A health check helps you decide whether trade mark registration is worthwhile now, and what exactly to register.
Using Third-Party Content Without Proper Permissions
It can be tempting to grab an image from Google, reuse a competitor’s product description “as a starting point”, or use a font/music track without checking the licence.
But these shortcuts can create real risks, including takedowns, account restrictions, and disputes.
This matters even more if you’re selling to consumers and marketing publicly, because misleading brand presentation can also raise issues under the Fair Trading Act 1986 (for example, if branding creates confusion about affiliation or endorsement).
Not Having Clear Rules Around Co-Founder Contributions
Early-stage businesses often start informally: one founder creates the brand, the other builds the website, another designs the product.
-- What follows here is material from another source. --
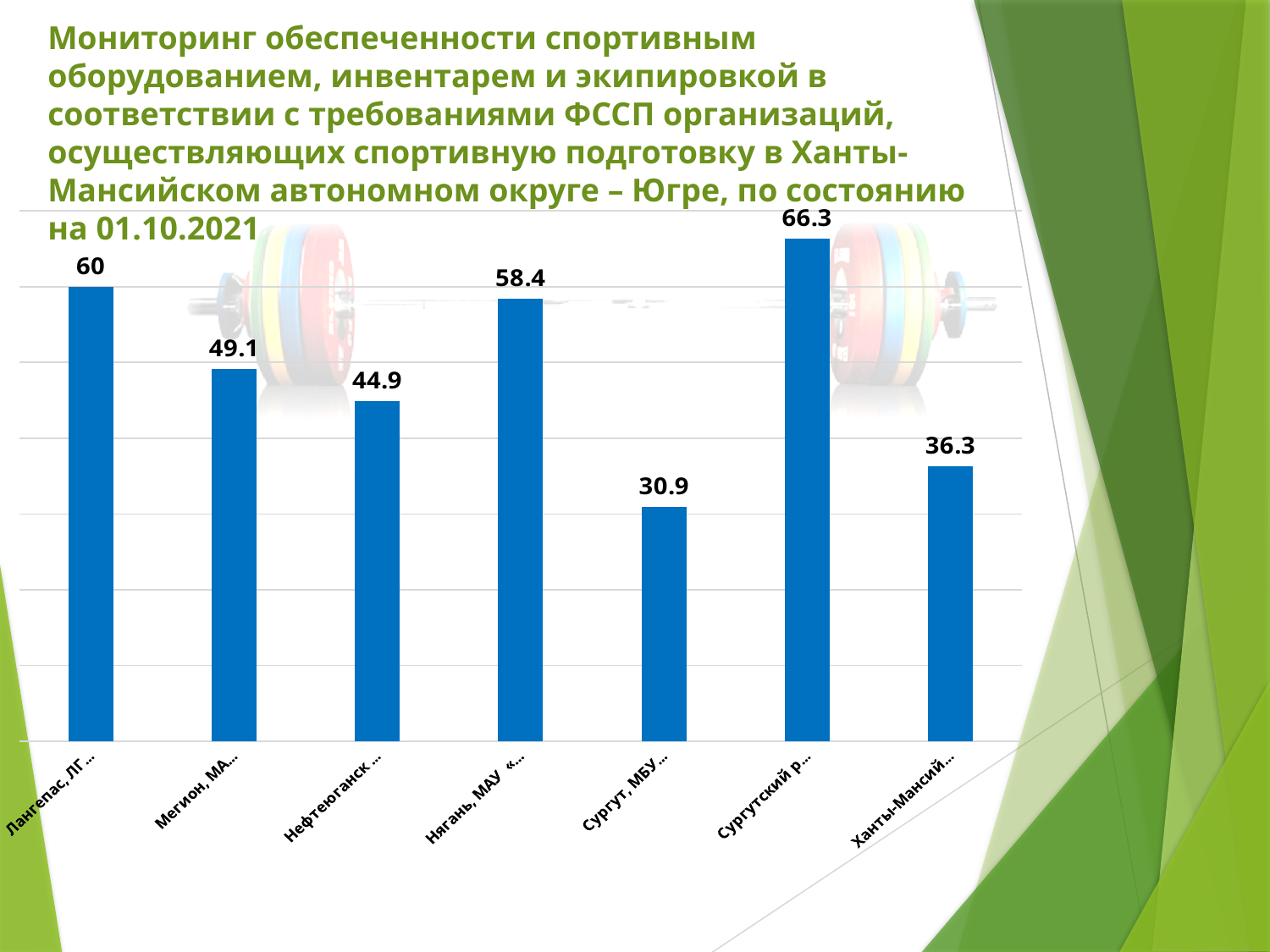
What is the difference between the values for Сургутский р... and Сургут, МБУ ...? 35.4 Which category has the lowest value? Сургут, МБУ ... What colour are the bars in the chart? blue Which is larger, the value for Лангепас or the value for Нягань? Лангепас Which category has the highest value? Сургутский р... What is the value for the bar labelled Нефтеюганск? 44.9 How many bars (categories) are plotted in the chart? 7 What is the value for the bar labelled Лангепас? 60 What is the value for the bar labelled Нягань? 58.4 What is the value for the bar labelled Сургут, МБУ? 30.9 What type of chart is shown on the slide? bar chart What is the value for the bar labelled Мегион? 49.1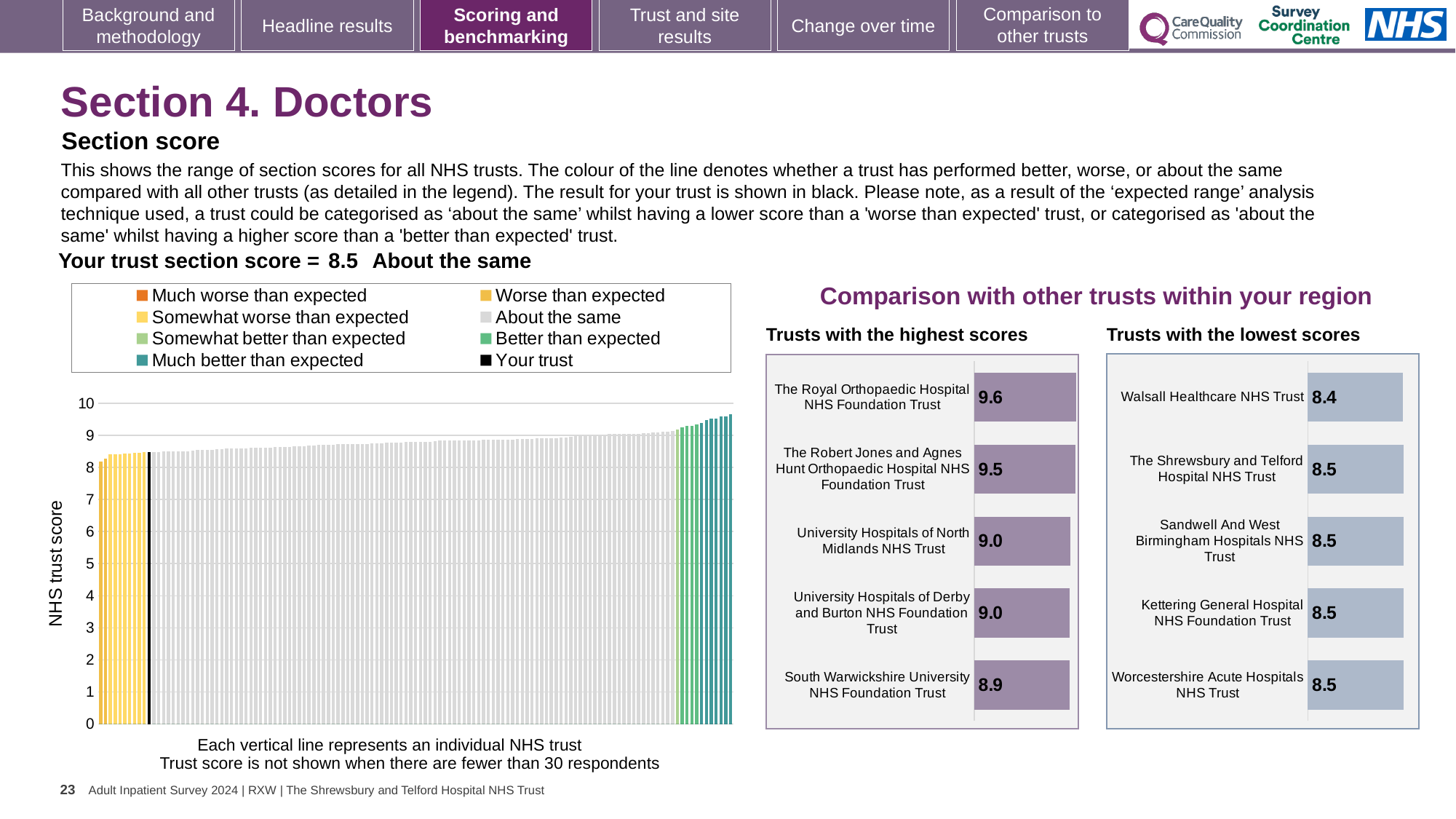
In the NHS trust score chart on the left, do the bars rise or fall from left to right? Rise In the 'Trusts with the highest scores' chart, what is the difference between the scores of The Royal Orthopaedic Hospital NHS Foundation Trust and South Warwickshire University NHS Foundation Trust? 0.7 How many entries does the legend of the NHS trust score chart on the left list? 8 In the 'Trusts with the lowest scores' chart, what is the score for Walsall Healthcare NHS Trust? 8.4 In the 'Trusts with the highest scores' chart, what is the score for South Warwickshire University NHS Foundation Trust? 8.9 What kind of chart is the NHS trust score chart on the left of the slide? Bar chart In the 'Trusts with the lowest scores' chart, which trust has the lowest score? Walsall Healthcare NHS Trust In the 'Trusts with the highest scores' chart, which has the larger score: The Robert Jones and Agnes Hunt Orthopaedic Hospital NHS Foundation Trust or University Hospitals of North Midlands NHS Trust? The Robert Jones and Agnes Hunt Orthopaedic Hospital NHS Foundation Trust How many trusts are listed in the 'Trusts with the lowest scores' chart? 5 In the 'Trusts with the highest scores' chart, what is the score for The Royal Orthopaedic Hospital NHS Foundation Trust? 9.6 In the 'Trusts with the highest scores' chart, which trust has the highest score? The Royal Orthopaedic Hospital NHS Foundation Trust In the NHS trust score chart on the left, what colour represents 'Your trust' in the legend? Black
If you don’t document who contributed what (and who owns what), disputes can surface later - especially if someone leaves or relationships change.
This is one reason founders often put a proper structure and agreements in place early, so the business can keep operating cleanly even when things shift.
Overlooking IP Clauses In Commercial Deals
IP doesn’t only live in “IP documents”. It’s often buried inside everyday commercial arrangements - like licensing terms, usage rights, branding permissions, and ownership of deliverables.
If you’re signing supplier or customer agreements, it’s worth checking whether:
- you’re granting rights to use your brand or content (and if so, on what terms),
- you’re promising exclusivity or restrictions that limit your growth,
- you’re agreeing to broad indemnities around IP that don’t match your risk appetite.
If you’re setting up new customer-facing terms, it can be helpful to ensure your Website Terms and Conditions clearly cover IP ownership, permitted use of your content, and restrictions on copying or reselling where relevant.
Key Takeaways
- An IP health check is a practical review of what IP your business has, who owns it, how it’s protected, and where the risks are.
- Most NZ businesses have valuable IP even if they’re not “tech” businesses - your brand, content, designs, systems, and confidential know-how can all be core assets.
- Common triggers for an IP health check include rebranding, launching a product, hiring contractors, bringing on co-founders or investors, scaling marketing, or preparing for due diligence.
- Ownership is often the biggest hidden risk, especially where contractors, agencies, or multiple founders were involved without clear written IP terms.
- Trade marks can be crucial for protecting your brand identity, while copyright and confidentiality protections help safeguard content, designs, code, and business know-how.
- Privacy compliance (including a clear Privacy Policy) matters when customer data and databases are part of your value, particularly under the Privacy Act 2020.